The School of Rock graduation concert takes place this Saturday at the Santa Rosa Skate Park, as the graduates open for experienced local hardcore acts. It's a perfect debut gig, as the show is one of a recent series of all-ages shows sponsored by Skate Works in Santa Rosa.
Wickman won't be jumping across the stage like teacher Jack Black in the kids' beloved School of Rock movie. "Jesse's not the Jack Black of Santa Rosa", says 17-year-old drummer Nick Lenchner. "I am!" But Wickman is still a kid himself. When he asked Lawler, "What was the one thing I said to you guys a million times?" the guitarist replied, "You mean besides 'Sweet!'?"
The real answer is an admonition about getting in tune, which shows that the School of Rock is serious. Ed Lino, whose 13-year-old son Kyle attended both sessions after only six months of guitar lessons, knew this would be a terrific summer activity. "You always want your kids to fall in love with something," he says. "We've tried different sports, which he can do well and sort of likes, but you had to ride him to practice." With the School of Rock, Lino observes, "No one is saying 'Kyle, you have to practice that guitar.'"
Kyle contributed an original song to the sessions and says all the kids were "nervous at first, until we heard each other's skills." Also attending the two sessions were 13-year-old guitarist Blake Deal, 17-year-old drummer Erica Duck and nine-year-old guitarist Thomas Silva, who learned bass during the recordings with tutelage from musician/actor Paul Hoffman.
"The kids are all really talented, really friendly and they worked hard," says Ellen Lenchner, whose son Nick has studied drums with Wickman for two years. "It was amazing to watch them learn problem-solving skills and click as a group. Jesse kept them focused, and balanced it in a fun way."
There's still some post-graduate work to be done. The students' disc, a collection of covers ranging from Led Zeppelin and Guns 'N Roses to My Chemical Romance, is still being completed. Jason is working on a cover image of a sledgehammer smashing a disc in a vise, which Nick jokes should be entitled Demolition Demo. The finished tracks are largely instrumental, though Nick has recorded passionate vocals for the group's most difficult song, System of a Down's "Toxicity."
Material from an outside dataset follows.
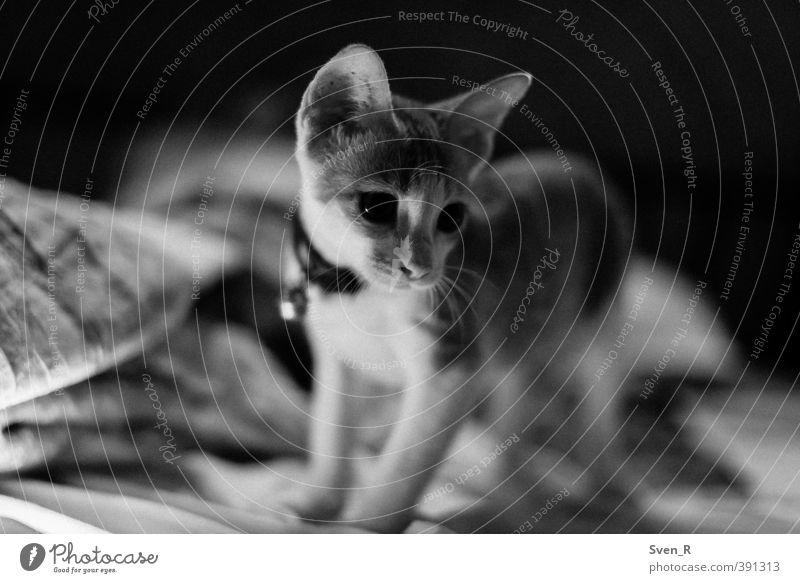 Soll ich oder soll ich nicht? Tier Haustier Katze 1 Tierjunges beobachten Denken Blick warten frech niedlich Leben Neugier Interesse Schwarzweißfoto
The kids seem ready to make their band dreams real. Lenchner, who has had experience in local bands, says he's ready to hire them all. With just the right amount of fatherly advice, Ed Lino tells the kids, "All you guys need is a van."
School of Rock (the graduates' chosen band name) open for Snag, Violation and S.K.U.M. on Saturday, Aug. 11, at the Santa Rosa Skate Park, on Piner Road north of Guerneville Road. 4pm to 6pm. Admission is free. Atlas Studios will host its next session in December. For details, contact Jesse Wickman at 707.486.9139.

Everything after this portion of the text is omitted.